【浦添】26日に浦添市が主催した「深夜の子連れ飲食の制限についての大円卓会議」で、登壇者の学習塾経営の男性が「貧乏とあほは遺伝する」と発言し、批判が寄せられている。市は同会議の動画を動画投稿サイトで掲載していたが29日、「修正箇所があるため」として配信を止めた。

 会議は登壇者7人が参加し、市民100人の前で制限についての持論を述べた。

 男性の発言は会議の前半で「沖縄に来て驚いたのは、すごく嫌な言い方ですが、貧乏とあほは遺伝するなと思いました」とした。発言の後、県内では深夜のスーパーに子どもがいる現状をさして「深夜に子どもを連れ回す親がいるなら学校が頑張ってもだめだ」などと話した。

 男性は発言について「子どもの環境の話をしていた。DNAの話ではない。発言の機会が少ないと感じあえてキツい言葉を使った。思いが伝わりづらかったかもしれない」と説明。「学力を上げて貧困の連鎖を断つには、夜型社会という環境を変えないといけない」と話した。

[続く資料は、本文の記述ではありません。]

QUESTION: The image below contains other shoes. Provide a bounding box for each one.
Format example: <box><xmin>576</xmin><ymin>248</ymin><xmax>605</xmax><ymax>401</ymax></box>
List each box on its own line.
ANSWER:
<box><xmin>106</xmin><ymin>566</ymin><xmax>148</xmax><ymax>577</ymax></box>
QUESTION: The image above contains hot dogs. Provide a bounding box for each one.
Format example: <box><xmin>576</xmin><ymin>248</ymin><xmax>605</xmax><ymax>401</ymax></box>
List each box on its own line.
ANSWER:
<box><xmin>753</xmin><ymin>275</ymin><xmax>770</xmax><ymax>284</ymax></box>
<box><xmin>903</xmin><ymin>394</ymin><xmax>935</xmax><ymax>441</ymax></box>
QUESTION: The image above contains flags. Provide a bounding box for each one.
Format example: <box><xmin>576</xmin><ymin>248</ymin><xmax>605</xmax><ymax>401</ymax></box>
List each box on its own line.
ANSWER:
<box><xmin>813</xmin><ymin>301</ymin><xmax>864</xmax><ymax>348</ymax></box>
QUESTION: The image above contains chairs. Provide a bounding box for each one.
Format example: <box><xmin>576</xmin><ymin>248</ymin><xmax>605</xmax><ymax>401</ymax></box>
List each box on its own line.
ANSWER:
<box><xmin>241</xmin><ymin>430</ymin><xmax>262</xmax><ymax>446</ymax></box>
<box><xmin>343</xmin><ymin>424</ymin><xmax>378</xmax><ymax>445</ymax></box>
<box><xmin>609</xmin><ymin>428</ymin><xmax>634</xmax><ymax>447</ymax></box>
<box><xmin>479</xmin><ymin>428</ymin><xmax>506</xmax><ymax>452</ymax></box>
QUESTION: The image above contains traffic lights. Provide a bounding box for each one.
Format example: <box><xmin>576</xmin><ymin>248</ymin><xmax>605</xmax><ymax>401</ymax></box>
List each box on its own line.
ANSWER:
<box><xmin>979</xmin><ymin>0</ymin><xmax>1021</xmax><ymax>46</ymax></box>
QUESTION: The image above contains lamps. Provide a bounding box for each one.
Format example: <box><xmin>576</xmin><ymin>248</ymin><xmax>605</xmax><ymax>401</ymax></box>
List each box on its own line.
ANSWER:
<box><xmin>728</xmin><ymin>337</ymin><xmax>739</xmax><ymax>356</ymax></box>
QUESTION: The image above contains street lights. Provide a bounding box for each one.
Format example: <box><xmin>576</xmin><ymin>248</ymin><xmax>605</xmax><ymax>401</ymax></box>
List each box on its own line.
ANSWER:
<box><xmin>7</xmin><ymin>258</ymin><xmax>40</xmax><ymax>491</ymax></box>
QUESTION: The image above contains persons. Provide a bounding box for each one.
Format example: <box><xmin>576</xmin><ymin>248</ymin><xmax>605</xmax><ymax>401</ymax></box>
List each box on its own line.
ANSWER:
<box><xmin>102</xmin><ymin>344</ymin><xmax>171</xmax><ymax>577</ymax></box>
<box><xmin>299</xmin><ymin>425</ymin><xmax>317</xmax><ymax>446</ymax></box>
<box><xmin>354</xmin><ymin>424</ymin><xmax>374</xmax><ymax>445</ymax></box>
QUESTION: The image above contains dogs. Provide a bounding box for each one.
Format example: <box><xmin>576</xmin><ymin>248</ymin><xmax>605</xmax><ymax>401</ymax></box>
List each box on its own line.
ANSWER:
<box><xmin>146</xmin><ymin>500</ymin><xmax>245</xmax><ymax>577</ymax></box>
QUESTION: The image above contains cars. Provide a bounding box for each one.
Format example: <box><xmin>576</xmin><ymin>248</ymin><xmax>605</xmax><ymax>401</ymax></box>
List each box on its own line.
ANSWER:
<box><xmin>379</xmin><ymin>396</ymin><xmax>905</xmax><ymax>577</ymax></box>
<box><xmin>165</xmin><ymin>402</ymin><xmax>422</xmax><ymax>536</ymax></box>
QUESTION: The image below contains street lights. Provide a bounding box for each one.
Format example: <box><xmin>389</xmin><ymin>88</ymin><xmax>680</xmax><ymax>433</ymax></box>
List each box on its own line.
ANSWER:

 登壇者の一人だった松本哲治浦添市長は「議論活性化のためかもしれないが、表現自体は良くなかった」。会議の司会を務めたみらいファンド沖縄の平良斗星副代表理事も「あおり発言と認識している」と問題視。一方「発言をただすなどして本来の議論を止めるのはどうかと判断し、触れなかった」と話した。

 同じく登壇していた琉球大学教育学研究科の上間陽子教授は、「ヘイト発言が公の場でされた。あの発言こそ制限条例の帰結。目的がどうであれ制限は人の在り方を断罪することに使われる」と指摘。「その場で抗議しなかったことを後悔している」とし、会議の様子を報じたマスコミが発言について報道しなかったことにも苦言を呈した。